Mr Kwayana makes out a case for the supremacy of the Standing Orders, apparently, over the constitution. He invokes Article 9 of the constitution, which provides “Sovereignty belongs to the people and they exercise it through their representatives and the democratic organs established by or under the Constitution,” in his attempt to argue, by implication, that the opposition has a right to cut the National Estimates, presented by the Minister of Finance in the Committee of Supply.

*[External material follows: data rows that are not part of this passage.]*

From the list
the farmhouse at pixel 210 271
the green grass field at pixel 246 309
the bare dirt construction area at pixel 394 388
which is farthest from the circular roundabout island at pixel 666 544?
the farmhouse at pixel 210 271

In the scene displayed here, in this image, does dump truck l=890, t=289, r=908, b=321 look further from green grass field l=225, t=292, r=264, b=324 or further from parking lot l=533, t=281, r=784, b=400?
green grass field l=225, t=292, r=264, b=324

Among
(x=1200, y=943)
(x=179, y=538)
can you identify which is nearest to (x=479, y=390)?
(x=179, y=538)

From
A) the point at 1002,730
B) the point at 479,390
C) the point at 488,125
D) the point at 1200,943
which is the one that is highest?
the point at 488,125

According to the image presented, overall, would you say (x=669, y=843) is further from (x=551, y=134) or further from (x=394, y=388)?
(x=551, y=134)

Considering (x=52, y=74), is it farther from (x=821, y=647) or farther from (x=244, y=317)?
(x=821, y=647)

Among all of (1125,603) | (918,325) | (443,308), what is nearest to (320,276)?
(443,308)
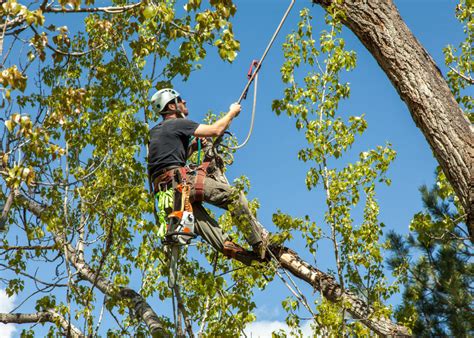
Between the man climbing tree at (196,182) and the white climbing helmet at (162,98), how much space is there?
1 centimetres

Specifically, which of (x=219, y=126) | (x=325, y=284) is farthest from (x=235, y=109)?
(x=325, y=284)

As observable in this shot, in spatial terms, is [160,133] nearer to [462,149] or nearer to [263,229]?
[263,229]

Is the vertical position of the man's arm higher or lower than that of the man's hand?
lower

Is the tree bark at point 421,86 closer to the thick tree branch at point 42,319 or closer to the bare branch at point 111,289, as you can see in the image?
the bare branch at point 111,289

Mr Kwayana’s argument is predicated upon a fundamental constitutional misconception. He overlooks the cardinal legal truth that the constitution, born out of a referendum, is the supreme voice of the people. It is the document in which the people have agreed to define and delimit even the powers of the members of the National Assembly who are their representatives. As representatives of the people, elected members of the National Assembly cannot act in contravention of the voice of the people, ie, the constitution. To the extent that the constitution, the voice of the people, expressly or by implication, inhibits these representatives, they are restrained from acting. This is precisely why the constitution is supreme and not the National Assembly. It is in this context, that Article 9 of the constitution must be read and understood. Significantly, Mr Kwayana abysmally fails to appreciate that the Committee of Supply is a creation and handmaiden of the National Assembly via Standing Orders. It is not of constitutional or statutory creation. Nevertheless, it ought not to be a farce. In fact, if it has become farcical, it is the elected members who have made it so. The fault must lie in the members of the assembly themselves and not in any other person or place. The political truth may be that, members of the National Assembly and the members of standing committees, including the Committee of Supply, worship at the altar of political interest rather than the altar of national interest. The result from such a political misfocus is obvious.

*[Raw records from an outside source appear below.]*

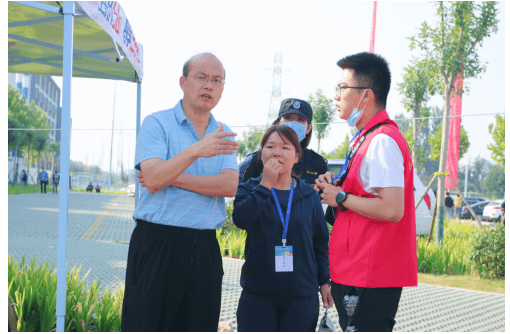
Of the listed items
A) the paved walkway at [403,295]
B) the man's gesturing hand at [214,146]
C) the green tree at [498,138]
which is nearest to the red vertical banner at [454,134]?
the paved walkway at [403,295]

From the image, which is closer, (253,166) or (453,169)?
(253,166)

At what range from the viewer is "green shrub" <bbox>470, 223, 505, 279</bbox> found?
6.26 meters

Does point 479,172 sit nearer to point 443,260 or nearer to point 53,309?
point 443,260

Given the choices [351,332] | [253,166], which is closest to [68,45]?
[253,166]

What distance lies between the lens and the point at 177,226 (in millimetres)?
2008

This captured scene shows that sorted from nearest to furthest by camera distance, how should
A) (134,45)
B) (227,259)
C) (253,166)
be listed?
(253,166), (134,45), (227,259)

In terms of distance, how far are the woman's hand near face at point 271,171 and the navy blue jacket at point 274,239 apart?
5cm

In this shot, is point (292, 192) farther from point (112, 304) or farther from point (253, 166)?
point (112, 304)

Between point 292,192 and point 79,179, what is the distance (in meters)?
50.7

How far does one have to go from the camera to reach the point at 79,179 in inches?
1928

According to the decision of the Chief Justice in the ‘budget cuts’ case, the purported exercise of a power to cut the Estimates of Expenditure is a flagrant stultification of the power to approve or to withhold approval of those estimates expressly conferred by Article 218 of the constitution. This express power, conferred by Article 218, renders a power to cut by implication, a constitutional impossibility. So whence is this power to cut derived? The flawed argument advanced, is that it flows from the Standing Orders. This is nothing short of constitutional heresy. It flies in the face of the express language of Article 8 of the constitution, which declares the constitution to be supreme and strikes at the very heart of constitutional supremacy, the foundation upon which the edifice of our constitutional democracy is constructed.
Since Section 9 of the Constitution of the Co-operative Republic of Guyana Act 1980, mandates that the Standing Orders must be construed to conform to the constitution, it is the constitution which is supreme over the Standing Orders. Therefore, if there is inconsistency between the exercise of powers under the Standing Order and the exercise of power under Article 218 of the constitution, then the power under the Standing Order cannot be exercised. It would be an unconstitutional exercise of power. This position would obtain even if the Standing Orders are law. Article 8 of the constitution so prescribes.
Therefore, it rationally follows that if the exercise of power to cut the Estimates of Expenditure of the Minister of Finance under the Standing Order is in direct conflict with the exercise of the power to approve or to withhold approval of the said estimate under Article 218 of the constitution, the power to cut under the Standing Order cannot be exercised. Or if exercised, will be unconstitutional.
No amount of critical statements from those who regard themselves as belonging to the ‘intelligentsia’ of Guyana can assail the clear rationality which underlies the Chief Justice’s decision; or, maybe, “judgment has fled to brutish beasts and men have lost their reason.”